Selected text
»»

I love this! My son is under 2 so he won’t be ready for the news for a while and who knows what media will be like when he is, but I appreciate the ideas for use in the future.


I’m glad I’m not the only one who still reads the paper version of the paper. My younger brother (early 30s) recently informed me that My husband and I are the only people under 55 who still get the paper delivered!


I find it challenging when the new is so upsetting (e.g., the physician who was just murdered at the B&W in Boston). My almost 9 year old overheard, and we had a discussion about gun control, etc. but I struggle with how to frame it for her.


Yay for the paper newspaper! We only get it on the weekend, but I feel like the culture of it is so important: the ritual and community and kibitzing, rather than everyone sneaking away to read everything online alone. And thank you for the CNN Student News advice. Fab.

««

Collected material
»»

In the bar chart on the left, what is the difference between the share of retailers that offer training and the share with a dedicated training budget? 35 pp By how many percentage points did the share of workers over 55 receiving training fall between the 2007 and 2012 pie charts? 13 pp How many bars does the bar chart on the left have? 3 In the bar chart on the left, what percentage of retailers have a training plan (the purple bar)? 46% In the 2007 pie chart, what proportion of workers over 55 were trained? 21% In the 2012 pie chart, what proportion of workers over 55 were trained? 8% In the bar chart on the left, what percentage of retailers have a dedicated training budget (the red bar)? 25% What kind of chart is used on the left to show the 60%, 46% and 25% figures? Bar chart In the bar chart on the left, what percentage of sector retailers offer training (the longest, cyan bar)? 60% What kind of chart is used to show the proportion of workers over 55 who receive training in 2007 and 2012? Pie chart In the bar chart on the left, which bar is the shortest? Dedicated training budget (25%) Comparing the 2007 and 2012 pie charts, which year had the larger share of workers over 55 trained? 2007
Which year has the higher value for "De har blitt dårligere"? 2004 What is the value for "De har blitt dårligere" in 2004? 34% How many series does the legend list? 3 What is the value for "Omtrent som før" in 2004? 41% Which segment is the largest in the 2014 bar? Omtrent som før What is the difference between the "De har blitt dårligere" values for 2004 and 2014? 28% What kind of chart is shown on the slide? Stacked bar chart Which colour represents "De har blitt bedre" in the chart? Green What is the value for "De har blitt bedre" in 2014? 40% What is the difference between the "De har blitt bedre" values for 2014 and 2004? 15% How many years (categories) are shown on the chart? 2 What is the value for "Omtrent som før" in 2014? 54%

««

Brief
Reproduce verbatim the passage of the newspaper comments that opens with the words containing "I’m glad I’m" and closes with "it for her.".

Result
I’m glad I’m not the only one who still reads the paper version of the paper. My younger brother (early 30s) recently informed me that My husband and I are the only people under 55 who still get the paper delivered!


I find it challenging when the new is so upsetting (e.g., the physician who was just murdered at the B&W in Boston). My almost 9 year old overheard, and we had a discussion about gun control, etc. but I struggle with how to frame it for her.